--- START Records shown ---

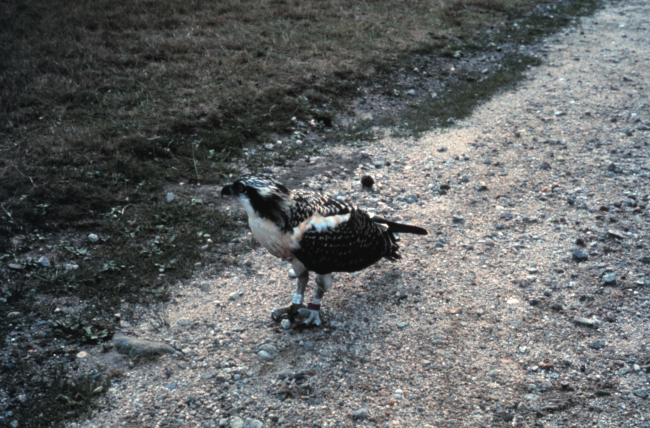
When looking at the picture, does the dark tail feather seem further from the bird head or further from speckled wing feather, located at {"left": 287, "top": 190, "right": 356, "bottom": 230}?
the bird head

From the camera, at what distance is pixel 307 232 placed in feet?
18.4

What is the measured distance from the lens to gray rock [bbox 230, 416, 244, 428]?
4.88 m

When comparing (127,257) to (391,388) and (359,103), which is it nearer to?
(391,388)

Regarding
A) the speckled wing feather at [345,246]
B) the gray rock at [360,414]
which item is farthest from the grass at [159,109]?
the gray rock at [360,414]

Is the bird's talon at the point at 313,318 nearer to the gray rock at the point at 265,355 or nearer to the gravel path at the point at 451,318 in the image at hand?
the gravel path at the point at 451,318

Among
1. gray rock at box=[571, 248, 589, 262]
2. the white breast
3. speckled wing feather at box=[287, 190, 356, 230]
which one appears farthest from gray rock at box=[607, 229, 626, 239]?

--- END Records shown ---

**What the exercise asks**. Print all of the data above exactly as it appears, and leave the pictures out of your answer.

**Response for this exercise**.
When looking at the picture, does the dark tail feather seem further from the bird head or further from speckled wing feather, located at {"left": 287, "top": 190, "right": 356, "bottom": 230}?
the bird head

From the camera, at what distance is pixel 307 232 placed in feet?
18.4

What is the measured distance from the lens to gray rock [bbox 230, 416, 244, 428]?
4.88 m

When comparing (127,257) to (391,388) and (359,103), which is it nearer to?
(391,388)

Regarding
A) the speckled wing feather at [345,246]
B) the gray rock at [360,414]
which item is farthest from the grass at [159,109]?
the gray rock at [360,414]

Is the bird's talon at the point at 313,318 nearer to the gray rock at the point at 265,355 or nearer to the gravel path at the point at 451,318 in the image at hand?
the gravel path at the point at 451,318

Among
1. gray rock at box=[571, 248, 589, 262]
2. the white breast
3. speckled wing feather at box=[287, 190, 356, 230]
which one appears farthest from gray rock at box=[607, 229, 626, 239]?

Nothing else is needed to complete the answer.